With her five years of indenture behind her, Rajwantia began the next stage of her life in South Africa as Janaki Chetty the wife of my grandfather, RB Chetty. The quest we have been on has confirmed what we already knew- that women’s stories have remained largely untold. In contrast there is a fair amount of information on RB Chetty who arrived in SA as a passenger Indian in 1894 at the age of twenty two, became an entrepreneur and amassed a fortune with his business acumen. I remember him as a rather forbidding and elegant man with his ivory topped cane in the family home, that Rajwantia would have once controlled.

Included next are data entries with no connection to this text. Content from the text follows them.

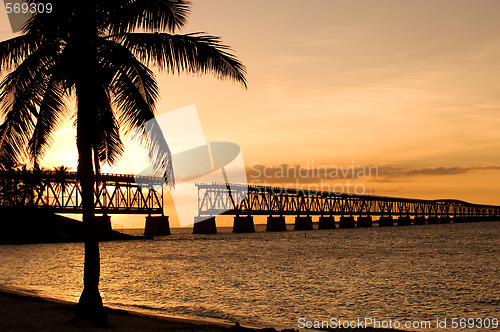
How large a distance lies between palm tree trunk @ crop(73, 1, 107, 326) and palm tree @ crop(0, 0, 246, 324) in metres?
0.03

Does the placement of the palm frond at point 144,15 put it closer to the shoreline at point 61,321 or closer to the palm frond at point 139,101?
the palm frond at point 139,101

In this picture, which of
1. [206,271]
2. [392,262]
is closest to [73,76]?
[206,271]

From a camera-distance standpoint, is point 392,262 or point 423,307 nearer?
point 423,307

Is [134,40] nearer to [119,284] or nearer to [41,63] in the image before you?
[41,63]

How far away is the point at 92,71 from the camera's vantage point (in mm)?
15992

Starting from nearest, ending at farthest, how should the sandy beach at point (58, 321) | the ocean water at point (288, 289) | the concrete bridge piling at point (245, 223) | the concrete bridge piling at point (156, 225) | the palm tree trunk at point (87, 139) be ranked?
1. the sandy beach at point (58, 321)
2. the palm tree trunk at point (87, 139)
3. the ocean water at point (288, 289)
4. the concrete bridge piling at point (156, 225)
5. the concrete bridge piling at point (245, 223)

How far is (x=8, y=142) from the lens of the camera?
16.1 meters

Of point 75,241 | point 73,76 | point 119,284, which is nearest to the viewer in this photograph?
point 73,76

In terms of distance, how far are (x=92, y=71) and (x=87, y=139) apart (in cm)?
201

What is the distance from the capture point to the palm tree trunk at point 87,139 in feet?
51.9

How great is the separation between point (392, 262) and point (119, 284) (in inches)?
1465

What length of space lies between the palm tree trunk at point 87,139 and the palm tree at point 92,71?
3 centimetres

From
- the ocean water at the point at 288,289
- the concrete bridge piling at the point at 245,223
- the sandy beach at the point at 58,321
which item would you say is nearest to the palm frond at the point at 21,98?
the sandy beach at the point at 58,321

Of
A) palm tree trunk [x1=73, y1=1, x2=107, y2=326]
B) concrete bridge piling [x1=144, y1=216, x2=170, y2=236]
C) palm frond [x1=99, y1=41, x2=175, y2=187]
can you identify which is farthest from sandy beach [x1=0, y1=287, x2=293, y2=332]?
concrete bridge piling [x1=144, y1=216, x2=170, y2=236]
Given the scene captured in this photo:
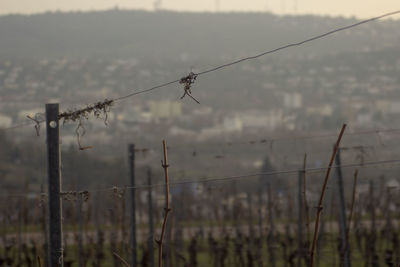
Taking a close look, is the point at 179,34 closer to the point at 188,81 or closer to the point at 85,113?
the point at 85,113

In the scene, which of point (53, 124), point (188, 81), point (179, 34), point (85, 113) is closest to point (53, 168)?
point (53, 124)

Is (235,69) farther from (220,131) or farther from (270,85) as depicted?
(220,131)

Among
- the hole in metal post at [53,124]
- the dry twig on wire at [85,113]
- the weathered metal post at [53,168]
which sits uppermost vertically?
the dry twig on wire at [85,113]

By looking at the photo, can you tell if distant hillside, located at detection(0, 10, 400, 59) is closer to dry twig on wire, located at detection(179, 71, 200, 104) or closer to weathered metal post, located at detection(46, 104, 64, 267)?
weathered metal post, located at detection(46, 104, 64, 267)

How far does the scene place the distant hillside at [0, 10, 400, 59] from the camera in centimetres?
12294

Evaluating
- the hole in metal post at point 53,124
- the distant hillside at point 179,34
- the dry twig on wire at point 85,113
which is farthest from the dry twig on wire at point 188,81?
the distant hillside at point 179,34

The house named “Golden Threshold” was located at 145 First Avenue, Durban. It was large and graceful with a mosaic-tiled verandah and stained glass windows. It had a grandfather clock that chimed on the hour. There was a prayer room in the garden and years later my grandfather would spend an hour there each evening at the end of which he would ring a small bell to summon the family to pray, receive prasad and take his blessing as we touched his feet. It was here that our grandmother, Rajwantia now known as Janaki, presided over her large family of 5 sons, 2 daughters and their families. In 1913 she joined the Hindu Women’s Association of which , Kasturba, the wife of Mahatma Gandhi was the founding member. The story of her transformation; of having survived the gruelling hardship of indenture to be then drawn back into male dominated family life and yet still manage to maintain her dignity, her self respect and agency lies at the heart of Rajwantia’s story.
My grandmother died on Good Friday, 1943 at the age of 66. She is still remembered by some older members of my family who acknowledge her memory by placing a mug of coffee, a drink she enjoyed in the morning, at the lamp every Good Friday. She was much loved and her loss was greatly felt by my grandfather and her sons and daughters.
As we map my grandmother’s journey and speculate on her life we will try to fill in the gaps and the many unanswered questions of our brave and remarkable ancestor - Rajwantia Ramdularie, Rajwantia Aligan, indentured labourer no. 76468, Rajwantia Somaru and finally Janaki Chetty, the woman to whom I owe my breath.
It’s quite a remarkable coincidence how The Sea of Poppies by Amitav Ghosh relates the fictional journey of Deeti from Ghazipur on a boat from Calcutta in somewhat similar circumstances.